> **Listed entries**
** begin **

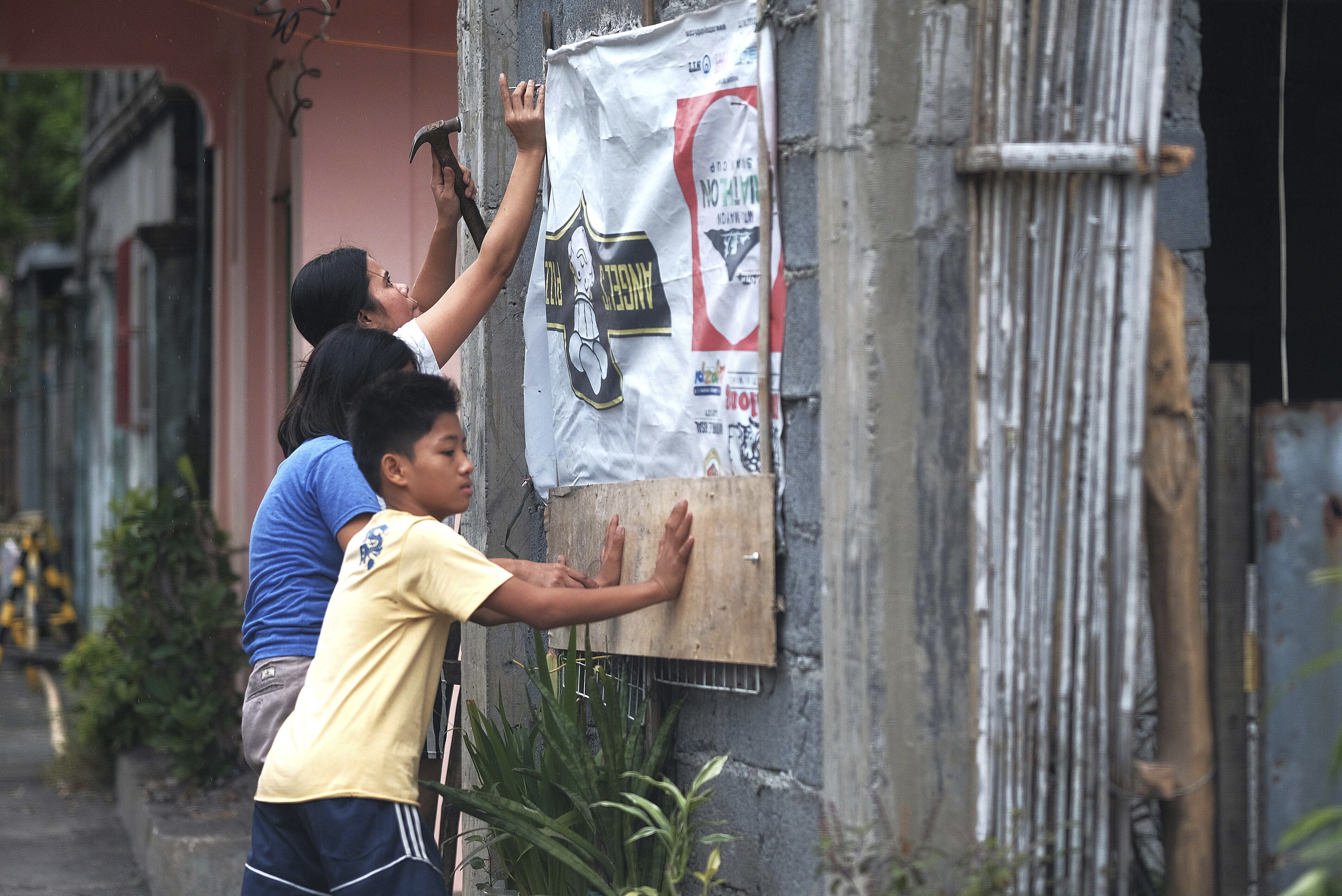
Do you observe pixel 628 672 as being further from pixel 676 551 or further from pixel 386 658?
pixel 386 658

** end **
** begin **

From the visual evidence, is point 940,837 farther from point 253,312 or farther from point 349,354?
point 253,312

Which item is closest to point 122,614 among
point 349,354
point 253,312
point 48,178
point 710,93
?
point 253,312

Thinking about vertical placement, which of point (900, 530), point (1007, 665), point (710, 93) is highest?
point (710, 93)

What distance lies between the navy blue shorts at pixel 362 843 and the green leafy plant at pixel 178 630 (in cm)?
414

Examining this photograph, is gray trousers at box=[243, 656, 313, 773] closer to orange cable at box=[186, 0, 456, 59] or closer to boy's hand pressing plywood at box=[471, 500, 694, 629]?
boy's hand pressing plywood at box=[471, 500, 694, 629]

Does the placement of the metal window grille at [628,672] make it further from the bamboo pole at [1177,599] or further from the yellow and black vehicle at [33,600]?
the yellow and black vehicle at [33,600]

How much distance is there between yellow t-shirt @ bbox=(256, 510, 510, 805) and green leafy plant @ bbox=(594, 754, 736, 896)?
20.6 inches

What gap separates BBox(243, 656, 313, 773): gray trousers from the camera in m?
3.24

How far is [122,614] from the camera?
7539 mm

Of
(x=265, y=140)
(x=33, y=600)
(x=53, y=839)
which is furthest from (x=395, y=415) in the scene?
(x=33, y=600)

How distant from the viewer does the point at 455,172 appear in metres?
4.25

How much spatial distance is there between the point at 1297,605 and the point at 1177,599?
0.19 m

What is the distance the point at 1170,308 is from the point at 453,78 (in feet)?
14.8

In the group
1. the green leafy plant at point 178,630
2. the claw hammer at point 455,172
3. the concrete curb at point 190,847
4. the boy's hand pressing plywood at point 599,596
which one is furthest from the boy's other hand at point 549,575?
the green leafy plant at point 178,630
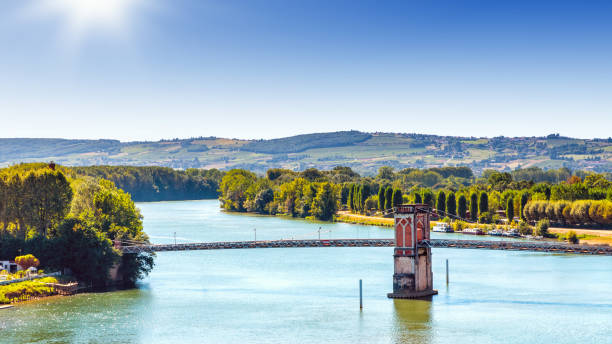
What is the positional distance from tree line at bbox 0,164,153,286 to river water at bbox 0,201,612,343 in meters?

** end **

> **Aim of the task**
Put everything from the line containing "How distant from" down to the line containing "What is the positional", both included, into a JSON list of strings with one string per line. Leave out blank lines and the pictures.

> **Response to the task**
[
  "How distant from the viewer does the point at 455,172 appear in metres?",
  "4.25",
  "How much spatial distance is there between the point at 1297,605 and the point at 1177,599?",
  "0.19 m",
  "What is the distance the point at 1170,308 is from the point at 453,78 (in feet)?",
  "14.8",
  "In the group",
  "1. the green leafy plant at point 178,630",
  "2. the claw hammer at point 455,172",
  "3. the concrete curb at point 190,847",
  "4. the boy's hand pressing plywood at point 599,596",
  "which one is furthest from the boy's other hand at point 549,575?",
  "the green leafy plant at point 178,630",
  "What is the positional distance from tree line at bbox 0,164,153,286 to river water at bbox 0,201,612,343 in meters?"
]